[Start]
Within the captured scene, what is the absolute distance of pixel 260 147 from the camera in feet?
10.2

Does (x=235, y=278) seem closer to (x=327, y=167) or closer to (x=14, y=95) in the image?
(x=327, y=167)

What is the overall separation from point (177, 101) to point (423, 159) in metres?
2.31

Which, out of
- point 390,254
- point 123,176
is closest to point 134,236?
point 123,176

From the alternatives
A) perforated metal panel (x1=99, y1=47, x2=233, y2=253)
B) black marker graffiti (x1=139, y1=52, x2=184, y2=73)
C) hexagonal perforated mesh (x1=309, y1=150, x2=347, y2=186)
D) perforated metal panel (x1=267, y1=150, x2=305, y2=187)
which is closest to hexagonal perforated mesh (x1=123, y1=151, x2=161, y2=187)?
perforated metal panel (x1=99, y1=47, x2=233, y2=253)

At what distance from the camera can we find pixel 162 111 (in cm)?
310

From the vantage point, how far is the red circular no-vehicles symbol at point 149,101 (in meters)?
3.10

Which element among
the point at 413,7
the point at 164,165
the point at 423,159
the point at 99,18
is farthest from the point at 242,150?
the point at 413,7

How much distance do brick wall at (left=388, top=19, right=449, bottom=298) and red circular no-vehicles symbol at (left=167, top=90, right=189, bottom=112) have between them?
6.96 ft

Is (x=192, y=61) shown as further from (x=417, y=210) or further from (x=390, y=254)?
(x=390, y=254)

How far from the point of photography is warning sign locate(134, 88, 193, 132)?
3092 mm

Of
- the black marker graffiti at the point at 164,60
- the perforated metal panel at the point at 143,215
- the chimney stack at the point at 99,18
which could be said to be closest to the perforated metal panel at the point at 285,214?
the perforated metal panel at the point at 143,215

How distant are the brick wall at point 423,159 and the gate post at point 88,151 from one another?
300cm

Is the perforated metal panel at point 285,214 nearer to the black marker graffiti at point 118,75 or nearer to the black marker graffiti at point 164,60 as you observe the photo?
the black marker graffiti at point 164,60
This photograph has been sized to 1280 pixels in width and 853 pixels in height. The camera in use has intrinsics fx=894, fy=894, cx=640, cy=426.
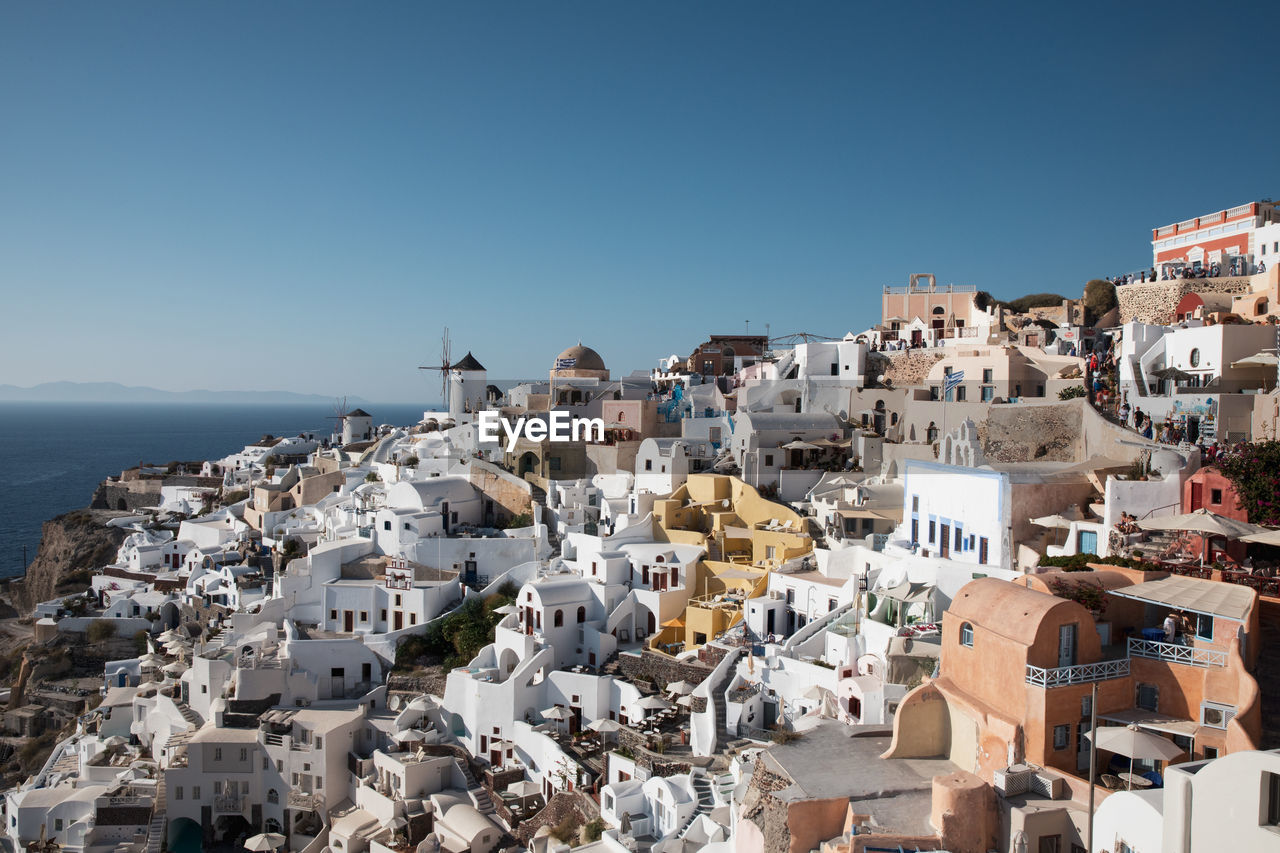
[End]
**EXERCISE REQUIREMENTS**
Write out all of the rows above word for word, and leave the pictures out.

**PROBLEM SOLUTION**
Within the captured scene, what is the absolute distance of pixel 260 147 from the camera in feet?
10.2

Does (x=235, y=278) seem closer to (x=327, y=167) or closer to (x=14, y=95) in the image?
(x=327, y=167)

What is the overall separation from point (177, 101) to point (423, 159) in metres?
2.31

Which, out of
- point 390,254
- point 123,176
is closest to point 134,236?
point 123,176

From the alternatives
A) perforated metal panel (x1=99, y1=47, x2=233, y2=253)
B) black marker graffiti (x1=139, y1=52, x2=184, y2=73)
C) hexagonal perforated mesh (x1=309, y1=150, x2=347, y2=186)
D) perforated metal panel (x1=267, y1=150, x2=305, y2=187)
which is closest to hexagonal perforated mesh (x1=123, y1=151, x2=161, y2=187)?
perforated metal panel (x1=99, y1=47, x2=233, y2=253)

At what distance from the camera can we find pixel 162 111 (in cm)?
310

From the vantage point, how far is the red circular no-vehicles symbol at point 149,101 (in meters)?
3.10

Which element among
the point at 413,7
the point at 164,165
the point at 423,159
the point at 99,18
is farthest from the point at 242,150?
the point at 413,7

How much distance do brick wall at (left=388, top=19, right=449, bottom=298) and red circular no-vehicles symbol at (left=167, top=90, right=189, bottom=112) have between them?
6.96 ft

Is (x=192, y=61) shown as further from (x=417, y=210) or further from (x=390, y=254)?
(x=390, y=254)

How far from the point of photography is warning sign locate(134, 88, 193, 132)?
3092 mm

Of
- the black marker graffiti at the point at 164,60
- the perforated metal panel at the point at 143,215
- the chimney stack at the point at 99,18
which could be said to be closest to the perforated metal panel at the point at 285,214?
the perforated metal panel at the point at 143,215

How distant are the brick wall at point 423,159 and the gate post at point 88,151 from one another?
300cm

Is the perforated metal panel at point 285,214 nearer to the black marker graffiti at point 118,75 or nearer to the black marker graffiti at point 164,60 as you observe the photo?
the black marker graffiti at point 164,60
This photograph has been sized to 1280 pixels in width and 853 pixels in height. The camera in use has intrinsics fx=894, fy=894, cx=640, cy=426.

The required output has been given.